Camden Feature | Review| Fast Labour at the Hampstead Theatre | Aberdeenshire, Scotland | Michael Billington

PETERHEAD, in the lowlands of Aberdeenshire, Scotland, has grown over the centuries from a small village into a bustling town because of one thing: fish.
Silver bodies pour into the port town by the thousands, and they must all be gutted, which means jobs. And jobs means migrant labour.
Peterhead and its foreign workforce form the basis of Steve Waters’s play Fast Labour, which arrives at Hampstead Theatre this week after a three-week run at the West Yorkshire Playhouse in Leeds.

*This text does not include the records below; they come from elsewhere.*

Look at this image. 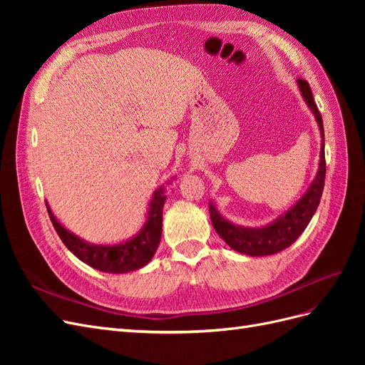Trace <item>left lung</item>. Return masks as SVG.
I'll use <instances>...</instances> for the list:
<instances>
[{
	"instance_id": "obj_1",
	"label": "left lung",
	"mask_w": 365,
	"mask_h": 365,
	"mask_svg": "<svg viewBox=\"0 0 365 365\" xmlns=\"http://www.w3.org/2000/svg\"><path fill=\"white\" fill-rule=\"evenodd\" d=\"M298 86H300V91L304 97L306 103L315 114L323 138V149L319 152V168L317 178L312 182V185L309 187L306 195L289 210L288 213L280 216L275 222L263 228H242L230 224L228 220L220 216L217 213V210L210 204V219H212L216 233L227 242L230 248H233L235 251H239L242 254H248V256H269V254H275L291 247L298 239V236L306 230L307 224L311 222V219L319 204V200H322L326 178L323 118L318 111L311 86H309L307 81L298 79Z\"/></svg>"
}]
</instances>
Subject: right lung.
<instances>
[{
    "mask_svg": "<svg viewBox=\"0 0 365 365\" xmlns=\"http://www.w3.org/2000/svg\"><path fill=\"white\" fill-rule=\"evenodd\" d=\"M165 196L163 195V190H157L153 193V197L149 207V216L148 222L143 227L140 233L125 244L120 245H90L74 236L70 231L65 230L56 217L53 216L51 210L47 205V212L51 219V224L56 230L58 236L63 242V245L67 247L77 259H81L83 263L90 264V267L111 274H123L138 269L153 257L161 239L163 231V207H164Z\"/></svg>",
    "mask_w": 365,
    "mask_h": 365,
    "instance_id": "obj_1",
    "label": "right lung"
}]
</instances>
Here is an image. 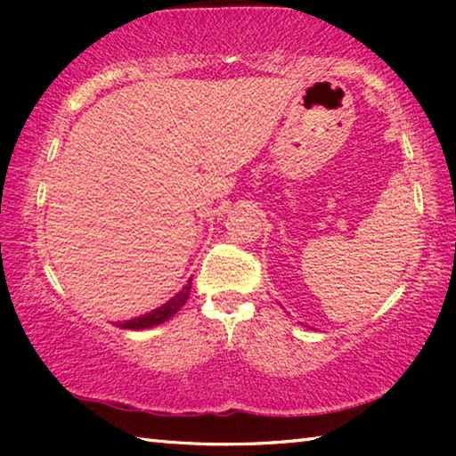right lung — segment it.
<instances>
[{
    "label": "right lung",
    "instance_id": "right-lung-1",
    "mask_svg": "<svg viewBox=\"0 0 456 456\" xmlns=\"http://www.w3.org/2000/svg\"><path fill=\"white\" fill-rule=\"evenodd\" d=\"M189 296H191V280L179 293H175V296L168 299V302H165L163 305L154 307L152 312L138 315V318L126 320V322H117V326L122 330H146V328L159 326V323L171 320L173 315L179 312L184 304H187Z\"/></svg>",
    "mask_w": 456,
    "mask_h": 456
}]
</instances>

For Kirsty Stuart, its leading lady, it is not far from home. The actress, who now lives in Shirlock Road, Gospel Oak, grew up in the small town of Pennycook a few miles away. She plays Anita, a spirited hometown girl working in a fish-gutting factory who falls in love with her Ukrainian co-worker, Victor.
The 25-year-old has already received rave reviews for her performance – her first since she left the Drama Centre, based until recently in Chalk Farm. Guardian theatre critic Michael Billington described her as “sassy, sexy and suitably conscience-stricken”.
“I paid him a lot of money to write that,” Stuart laughs. “Unfortunately, because of the subject matter, the tendency is to think it will be quite heavy and hard work and telling us how we should feel about all these people in our country. But that’s the play’s brilliant quality – it’s not preaching, it’s very much character-led. At no point do you get told how you should feel.”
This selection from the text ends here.